What about the other question Linda Burney asked – why have you chosen this area?

MINISTER PORTER:

Sure, there’ll be three trials.

With the Canterbury-Bankstown area, we looked for three things; one, a high volume of new entrants to the NewStart welfare system. Two, a widespread of service delivery organisations on the ground who can delve into treatment and those types of responses. And, thirdly, we looked at places where we know that there is a problem with drug use.

Now, this community is no orphan in this respect, very sadly, but we’ve got data that shows over a 6-year period, the hospitalisations due to the use of amphetamines in the relevant hospital area around Canterbury-Bankstown, increased over 2,000 per cent.

Now, that says to us as a government that we’re not doing enough and what we’re trying to do here, and we will measure it, is use the welfare system as a lever to mandate treatment. So that people can do the best to look after themselves and get the help that they need.

LEIGH SALES:

Linda Burney, if Labor doesn’t like this approach, you heard the Minister there talk about the 2000 per cent increase in hospitalisations due to ice in the area, what will Labor be doing to deal with that?

LINDA BURNEY:

I question some of those statistics.

I know is area very well and I know the medical system in the area, but Labor’s view is that there needs to be investment in programs that are proven to work, rehabilitation and not using punitive measures like those people on welfare.

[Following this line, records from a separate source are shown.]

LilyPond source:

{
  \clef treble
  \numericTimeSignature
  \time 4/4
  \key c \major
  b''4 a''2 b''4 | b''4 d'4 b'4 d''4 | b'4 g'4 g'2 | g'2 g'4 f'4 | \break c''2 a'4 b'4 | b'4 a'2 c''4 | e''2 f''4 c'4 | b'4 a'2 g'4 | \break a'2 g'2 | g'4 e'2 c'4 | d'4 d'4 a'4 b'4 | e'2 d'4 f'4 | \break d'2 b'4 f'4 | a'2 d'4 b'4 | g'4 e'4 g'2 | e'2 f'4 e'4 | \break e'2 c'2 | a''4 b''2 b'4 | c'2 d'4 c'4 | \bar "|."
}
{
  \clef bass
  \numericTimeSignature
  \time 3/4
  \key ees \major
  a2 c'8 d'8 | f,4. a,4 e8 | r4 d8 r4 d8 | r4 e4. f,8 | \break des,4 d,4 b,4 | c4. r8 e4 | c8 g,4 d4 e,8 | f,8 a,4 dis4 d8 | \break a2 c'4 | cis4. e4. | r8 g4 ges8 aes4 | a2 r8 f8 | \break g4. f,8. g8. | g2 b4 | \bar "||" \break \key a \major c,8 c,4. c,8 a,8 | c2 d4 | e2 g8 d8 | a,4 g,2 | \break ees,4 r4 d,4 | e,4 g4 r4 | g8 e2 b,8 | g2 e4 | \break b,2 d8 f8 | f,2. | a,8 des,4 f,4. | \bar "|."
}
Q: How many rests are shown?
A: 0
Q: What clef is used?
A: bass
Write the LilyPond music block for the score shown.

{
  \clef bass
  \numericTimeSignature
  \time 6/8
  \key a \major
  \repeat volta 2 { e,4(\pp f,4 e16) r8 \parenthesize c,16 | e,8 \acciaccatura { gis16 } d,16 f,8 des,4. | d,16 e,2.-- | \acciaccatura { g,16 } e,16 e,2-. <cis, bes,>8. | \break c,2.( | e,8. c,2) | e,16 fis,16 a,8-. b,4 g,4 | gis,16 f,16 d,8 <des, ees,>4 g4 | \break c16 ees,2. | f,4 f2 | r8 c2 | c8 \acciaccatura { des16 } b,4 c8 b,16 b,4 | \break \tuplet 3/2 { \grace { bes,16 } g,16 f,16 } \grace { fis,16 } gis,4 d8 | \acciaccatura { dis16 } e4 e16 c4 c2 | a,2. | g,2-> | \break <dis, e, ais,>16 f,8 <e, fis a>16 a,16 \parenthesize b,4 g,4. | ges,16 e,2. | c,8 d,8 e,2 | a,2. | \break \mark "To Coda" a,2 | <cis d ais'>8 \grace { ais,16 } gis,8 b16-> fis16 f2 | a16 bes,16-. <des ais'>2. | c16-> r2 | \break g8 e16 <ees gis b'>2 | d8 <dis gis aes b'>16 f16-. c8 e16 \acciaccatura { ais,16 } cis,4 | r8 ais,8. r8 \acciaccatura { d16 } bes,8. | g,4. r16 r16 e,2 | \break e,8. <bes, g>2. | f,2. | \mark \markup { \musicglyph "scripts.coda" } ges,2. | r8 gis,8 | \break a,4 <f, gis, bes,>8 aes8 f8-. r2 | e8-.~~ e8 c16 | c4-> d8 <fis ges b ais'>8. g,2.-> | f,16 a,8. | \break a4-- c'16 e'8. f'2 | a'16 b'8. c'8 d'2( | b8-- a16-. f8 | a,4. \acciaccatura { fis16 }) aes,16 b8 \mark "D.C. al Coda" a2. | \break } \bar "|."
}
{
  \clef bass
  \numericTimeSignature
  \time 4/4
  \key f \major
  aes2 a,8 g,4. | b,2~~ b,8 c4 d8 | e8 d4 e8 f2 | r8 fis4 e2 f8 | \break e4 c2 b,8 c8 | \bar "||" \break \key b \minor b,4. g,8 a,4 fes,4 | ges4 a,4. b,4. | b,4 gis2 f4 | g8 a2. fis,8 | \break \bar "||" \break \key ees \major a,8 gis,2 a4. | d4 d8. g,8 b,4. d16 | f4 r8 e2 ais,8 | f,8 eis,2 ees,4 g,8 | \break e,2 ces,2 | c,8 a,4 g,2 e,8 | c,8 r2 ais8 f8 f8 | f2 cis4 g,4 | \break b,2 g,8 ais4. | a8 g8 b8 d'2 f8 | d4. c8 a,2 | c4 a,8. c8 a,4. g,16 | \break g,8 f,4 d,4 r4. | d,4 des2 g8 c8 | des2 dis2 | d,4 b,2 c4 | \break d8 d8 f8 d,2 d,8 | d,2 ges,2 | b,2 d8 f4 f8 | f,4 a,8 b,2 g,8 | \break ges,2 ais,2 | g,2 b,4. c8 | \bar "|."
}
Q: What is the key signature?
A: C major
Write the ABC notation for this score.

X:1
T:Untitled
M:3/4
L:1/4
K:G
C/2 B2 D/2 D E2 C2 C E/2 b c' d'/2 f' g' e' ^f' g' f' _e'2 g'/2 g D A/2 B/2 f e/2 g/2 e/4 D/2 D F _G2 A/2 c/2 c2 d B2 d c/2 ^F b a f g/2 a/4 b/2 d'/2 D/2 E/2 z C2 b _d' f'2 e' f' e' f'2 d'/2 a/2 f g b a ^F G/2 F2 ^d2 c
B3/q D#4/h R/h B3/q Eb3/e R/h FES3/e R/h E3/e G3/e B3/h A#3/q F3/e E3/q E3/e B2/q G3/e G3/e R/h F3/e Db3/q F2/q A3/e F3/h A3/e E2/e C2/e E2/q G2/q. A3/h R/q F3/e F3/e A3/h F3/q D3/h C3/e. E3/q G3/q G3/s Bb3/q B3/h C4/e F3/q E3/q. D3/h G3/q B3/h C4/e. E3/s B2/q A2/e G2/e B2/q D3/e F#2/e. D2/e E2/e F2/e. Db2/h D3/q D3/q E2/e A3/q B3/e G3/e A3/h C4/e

I mean, we were told initially by the government, through the Senate Estimates process, that the method of selecting communities would not be what the Minister has just explained. It would be a very different method.

And it was – it would seem to us when you listen to the experts, it’s about investing in people, investing in rehabilitation and that’s not what this program is about.

LEIGH SALES:

We’re out of time, but would be good to get you both back in once we start seeing some data in.